Harakatuna.com. Havana – Pemerintah Kuba menyatakan telah menggagalkan dugaan upaya infiltrasi bersenjata yang dikategorikan sebagai aksi terorisme setelah terjadi baku tembak antara pasukan keamanan dan sebuah kapal cepat berpelat Florida di lepas pantai utara negara itu, Rabu waktu setempat.
Presiden Kuba Miguel Díaz-Canel mengecam kejadian tersebut sebagai percobaan “infiltrasi” yang mengancam kelangsungan negara. Ia menegaskan bahwa pemerintahnya tidak akan mentoleransi tindakan yang dinilai sebagai agresi teroris. “Kuba akan membela diri dengan tekad dan ketegasan terhadap setiap agresi teroris dan bayaran tentara yang menyerang privasi serta stabilitas nasional kami,” tegas Díaz-Canel.
Kementerian Dalam Negeri Kuba menyebut pasukan patroli perbatasan merespons setelah kapal cepat yang terdaftar di Florida itu melepaskan tembakan ke arah aparat Kuba yang berusaha melakukan pemeriksaan di perairan teritorial. Dalam baku tembak tersebut, empat orang yang berada di kapal tewas dan enam lainnya mengalami luka-luka.

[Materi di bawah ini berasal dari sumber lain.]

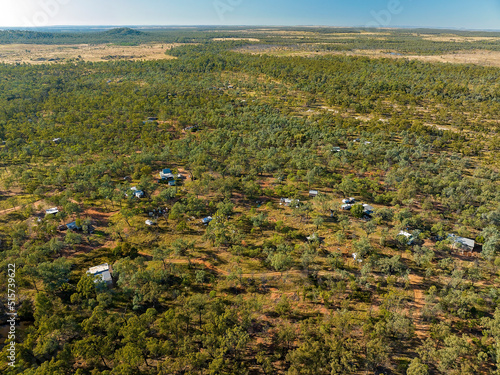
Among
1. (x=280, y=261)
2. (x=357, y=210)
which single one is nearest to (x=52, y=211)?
(x=280, y=261)

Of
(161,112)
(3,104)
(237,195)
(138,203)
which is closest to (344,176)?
(237,195)

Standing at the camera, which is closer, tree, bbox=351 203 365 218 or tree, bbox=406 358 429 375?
tree, bbox=406 358 429 375

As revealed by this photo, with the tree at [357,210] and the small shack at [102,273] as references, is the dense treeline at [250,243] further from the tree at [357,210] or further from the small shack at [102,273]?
the small shack at [102,273]

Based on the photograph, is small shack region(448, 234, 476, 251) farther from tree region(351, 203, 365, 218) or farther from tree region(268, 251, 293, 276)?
tree region(268, 251, 293, 276)

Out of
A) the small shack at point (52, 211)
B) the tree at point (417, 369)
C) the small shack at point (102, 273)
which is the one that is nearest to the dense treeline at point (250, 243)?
the tree at point (417, 369)

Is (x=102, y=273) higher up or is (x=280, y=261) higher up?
(x=280, y=261)

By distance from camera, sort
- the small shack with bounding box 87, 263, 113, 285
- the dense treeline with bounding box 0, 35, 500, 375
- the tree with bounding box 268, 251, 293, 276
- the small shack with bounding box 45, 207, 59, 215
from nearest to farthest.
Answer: the dense treeline with bounding box 0, 35, 500, 375 → the small shack with bounding box 87, 263, 113, 285 → the tree with bounding box 268, 251, 293, 276 → the small shack with bounding box 45, 207, 59, 215

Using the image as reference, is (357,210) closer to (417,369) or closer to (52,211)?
(417,369)

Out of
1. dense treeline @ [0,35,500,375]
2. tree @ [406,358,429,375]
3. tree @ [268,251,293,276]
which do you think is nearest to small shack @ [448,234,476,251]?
dense treeline @ [0,35,500,375]

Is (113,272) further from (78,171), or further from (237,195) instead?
(78,171)
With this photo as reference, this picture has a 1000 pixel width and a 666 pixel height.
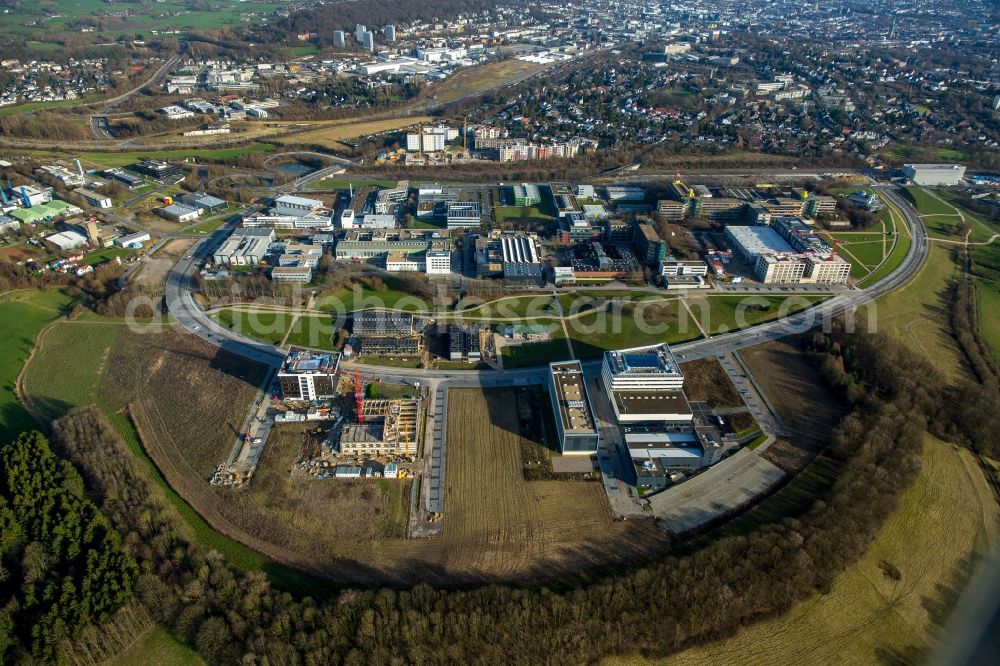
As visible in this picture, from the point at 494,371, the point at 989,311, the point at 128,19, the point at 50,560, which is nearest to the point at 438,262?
the point at 494,371

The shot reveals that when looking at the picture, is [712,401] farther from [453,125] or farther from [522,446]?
[453,125]

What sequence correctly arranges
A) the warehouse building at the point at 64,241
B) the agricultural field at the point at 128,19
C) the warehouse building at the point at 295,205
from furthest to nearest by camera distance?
the agricultural field at the point at 128,19 → the warehouse building at the point at 295,205 → the warehouse building at the point at 64,241

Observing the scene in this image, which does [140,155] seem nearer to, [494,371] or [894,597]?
[494,371]

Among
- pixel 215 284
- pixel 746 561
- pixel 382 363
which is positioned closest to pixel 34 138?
pixel 215 284

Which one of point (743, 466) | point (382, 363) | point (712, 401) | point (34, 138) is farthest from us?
point (34, 138)

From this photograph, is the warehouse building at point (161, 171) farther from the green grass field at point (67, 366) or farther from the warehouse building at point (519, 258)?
the warehouse building at point (519, 258)

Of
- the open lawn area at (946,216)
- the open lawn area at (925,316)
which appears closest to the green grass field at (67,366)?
the open lawn area at (925,316)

Seluruh penumpang kapal disebut sebagai warga Kuba yang tinggal di Amerika Serikat. Para penyelidik langsung menahan dan kini berpura-pura hendak melakukan penyusupan dengan tujuan terorisme. “Para tersangka bermaksud melakukan infiltrasi untuk tujuan teroris. Dari kapal tersebut disita senapan serbu, pistol, bom molotov, serta perlengkapan bergaya militer lainnya,” demikian pernyataan resmi kementerian.
Otoritas Kuba juga merilis nama tujuh orang yang berada di kapal dan menyebut sebagian besar dari 10 penumpang memiliki catatan aktivitas kriminal dan kekerasan di Kuba. Selain itu, seorang pria lain yang disebut dikirim dari Amerika Serikat untuk terlibat dalam operasi tersebut telah ditangkap di daratan Kuba dan mengakui keterlibatannya.

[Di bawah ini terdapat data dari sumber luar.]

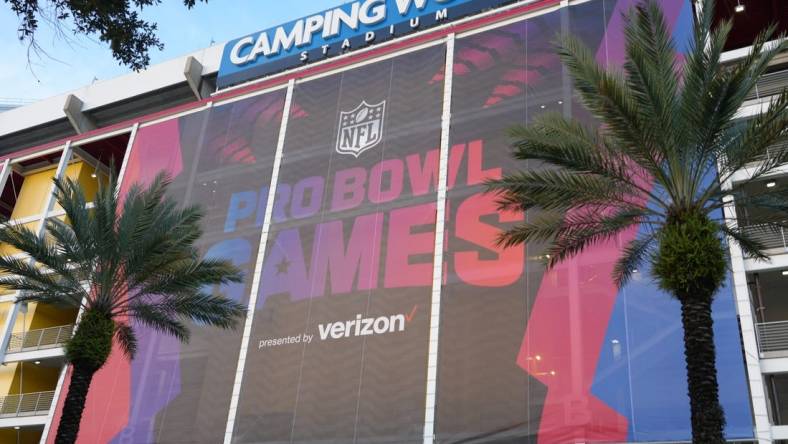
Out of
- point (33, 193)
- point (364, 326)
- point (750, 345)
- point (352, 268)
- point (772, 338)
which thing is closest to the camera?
point (750, 345)

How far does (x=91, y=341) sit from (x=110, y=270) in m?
2.06

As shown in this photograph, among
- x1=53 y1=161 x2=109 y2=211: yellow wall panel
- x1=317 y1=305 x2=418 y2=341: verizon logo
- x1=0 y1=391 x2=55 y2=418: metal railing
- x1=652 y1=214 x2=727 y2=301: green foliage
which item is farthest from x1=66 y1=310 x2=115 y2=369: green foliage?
x1=53 y1=161 x2=109 y2=211: yellow wall panel

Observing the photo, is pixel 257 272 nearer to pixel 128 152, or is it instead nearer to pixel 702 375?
pixel 128 152

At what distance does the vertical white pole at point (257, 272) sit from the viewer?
2725cm

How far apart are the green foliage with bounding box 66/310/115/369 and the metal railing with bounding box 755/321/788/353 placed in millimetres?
17998

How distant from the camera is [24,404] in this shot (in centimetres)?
3559

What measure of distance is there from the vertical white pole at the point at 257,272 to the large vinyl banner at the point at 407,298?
0.61 ft

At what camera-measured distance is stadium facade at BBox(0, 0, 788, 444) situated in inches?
→ 868

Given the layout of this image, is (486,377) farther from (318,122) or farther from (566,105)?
(318,122)

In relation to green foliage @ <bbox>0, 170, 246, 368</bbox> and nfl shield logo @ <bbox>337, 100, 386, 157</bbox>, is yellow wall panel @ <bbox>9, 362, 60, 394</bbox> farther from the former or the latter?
nfl shield logo @ <bbox>337, 100, 386, 157</bbox>

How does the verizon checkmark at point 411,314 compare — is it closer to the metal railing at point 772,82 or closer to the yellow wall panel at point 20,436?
the metal railing at point 772,82

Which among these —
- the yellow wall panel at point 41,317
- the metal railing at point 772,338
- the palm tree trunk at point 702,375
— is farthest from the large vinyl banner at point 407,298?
the yellow wall panel at point 41,317

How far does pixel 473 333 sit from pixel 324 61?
16.3 meters

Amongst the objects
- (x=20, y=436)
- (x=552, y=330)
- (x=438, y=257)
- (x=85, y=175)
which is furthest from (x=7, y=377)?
(x=552, y=330)
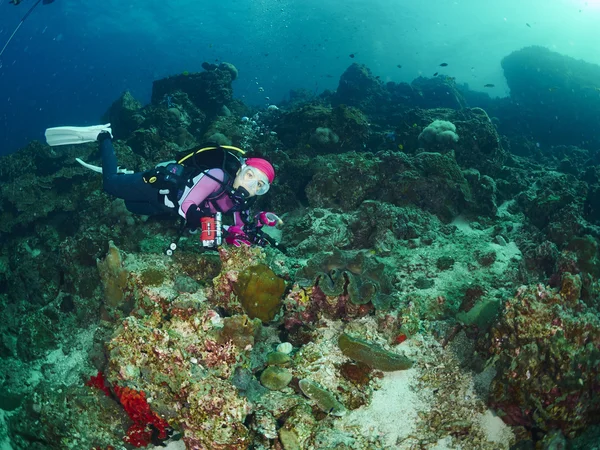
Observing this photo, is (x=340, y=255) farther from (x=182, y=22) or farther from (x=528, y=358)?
(x=182, y=22)

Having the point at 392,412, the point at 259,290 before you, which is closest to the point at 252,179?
the point at 259,290

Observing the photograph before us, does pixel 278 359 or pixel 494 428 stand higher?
pixel 494 428

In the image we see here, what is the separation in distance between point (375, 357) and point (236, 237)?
240cm

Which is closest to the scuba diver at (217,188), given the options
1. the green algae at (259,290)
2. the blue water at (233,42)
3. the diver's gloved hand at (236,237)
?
the diver's gloved hand at (236,237)

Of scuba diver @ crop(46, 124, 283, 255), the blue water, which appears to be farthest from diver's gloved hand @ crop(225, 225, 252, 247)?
the blue water

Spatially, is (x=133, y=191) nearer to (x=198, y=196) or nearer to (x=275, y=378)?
(x=198, y=196)

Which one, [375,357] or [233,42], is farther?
[233,42]

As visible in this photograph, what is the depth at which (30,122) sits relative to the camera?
246 feet

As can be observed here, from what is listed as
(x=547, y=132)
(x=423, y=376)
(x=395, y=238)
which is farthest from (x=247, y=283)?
(x=547, y=132)

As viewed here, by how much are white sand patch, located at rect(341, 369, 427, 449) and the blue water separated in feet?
170

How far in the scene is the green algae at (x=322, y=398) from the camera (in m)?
3.17

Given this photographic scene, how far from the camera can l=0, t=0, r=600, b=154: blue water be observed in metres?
59.4

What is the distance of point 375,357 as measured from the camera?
3.49 meters

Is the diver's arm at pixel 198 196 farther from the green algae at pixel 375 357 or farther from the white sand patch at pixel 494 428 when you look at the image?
the white sand patch at pixel 494 428
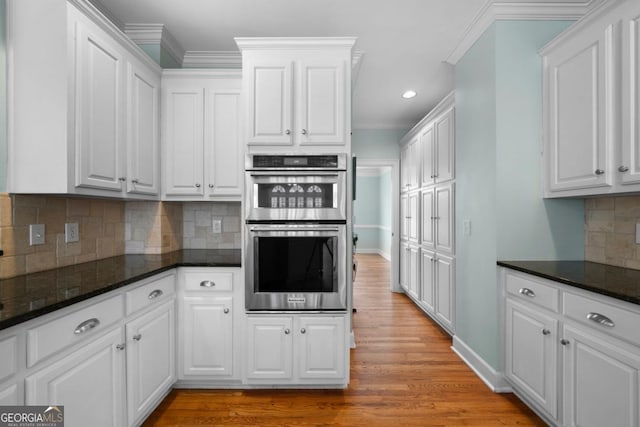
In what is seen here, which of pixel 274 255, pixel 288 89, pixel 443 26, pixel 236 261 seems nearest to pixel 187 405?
pixel 236 261

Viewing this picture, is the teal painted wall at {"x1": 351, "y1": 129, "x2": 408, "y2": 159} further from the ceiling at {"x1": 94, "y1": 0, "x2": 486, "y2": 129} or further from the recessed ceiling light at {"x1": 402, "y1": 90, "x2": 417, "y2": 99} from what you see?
the ceiling at {"x1": 94, "y1": 0, "x2": 486, "y2": 129}

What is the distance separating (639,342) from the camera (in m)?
1.33

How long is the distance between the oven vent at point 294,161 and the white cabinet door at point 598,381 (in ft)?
5.40

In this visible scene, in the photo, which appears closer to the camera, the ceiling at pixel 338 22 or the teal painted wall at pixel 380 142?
the ceiling at pixel 338 22

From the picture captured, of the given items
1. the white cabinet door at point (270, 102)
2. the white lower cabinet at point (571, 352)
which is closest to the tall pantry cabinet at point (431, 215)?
the white lower cabinet at point (571, 352)

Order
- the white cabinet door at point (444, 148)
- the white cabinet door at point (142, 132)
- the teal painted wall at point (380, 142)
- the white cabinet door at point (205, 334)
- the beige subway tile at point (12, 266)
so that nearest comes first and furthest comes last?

Pemerintah Kuba selama ini sering melaporkan adanya penyusupan kapal cepat dari Amerika Serikat ke wilayah perairannya. Namun, bentrokan yang berakhir dengan korban jiwa tergolong jarang terjadi. Insiden semacam itu sering dikaitkan dengan penyelundupan manusia, perdagangan narkotika, hingga serangan pasukan terhadap aparat perbatasan.
Di Washington, Menteri Luar Negeri AS Marco Rubio menegaskan bahwa pemerintah Amerika Serikat tidak terlibat dalam kejadian tersebut. Ia menyatakan akan melakukan penyelidikan sebelum mengambil langkah lanjutan. “Kami tidak terlibat dalam kejadian ini. Kami akan menyelidiki fakta-faktanya dan akan merespons sesuai hasil penyelidikan,” kata Rubio.
Jaksa Agung Negara Bagian Florida juga memerintahkan penyelidikan atas kejadian tersebut, mengingat lokasi Florida yang berjarak sekitar 160 kilometer dari Kuba melintasi Selat Florida.
Insiden ini terjadi di tengah meningkatnya tekanan ekonomi terhadap Kuba. Pemerintah komunis negara itu menghadapi tantangan berat setelah kehilangan dukungan pasokan energi utama dari Venezuela, menyusul perubahan situasi politik di negara tersebut. Kondisi itu mengirimkan situasi ekonomi domestik yang telah ditekankan akibat sanksi Amerika Serikat.
Bagi pemerintah Kuba, peristiwa ini tidak hanya melanggar wilayah, melainkan ancaman langsung terhadap stabilitas nasional yang dianggap sebagai tindakan toleransi lintas batas. Sementara itu, pihak Amerika Serikat menegaskan perlunya klarifikasi menyeluruh sebelum menyimpulkan motif maupun karakter kejadian tersebut.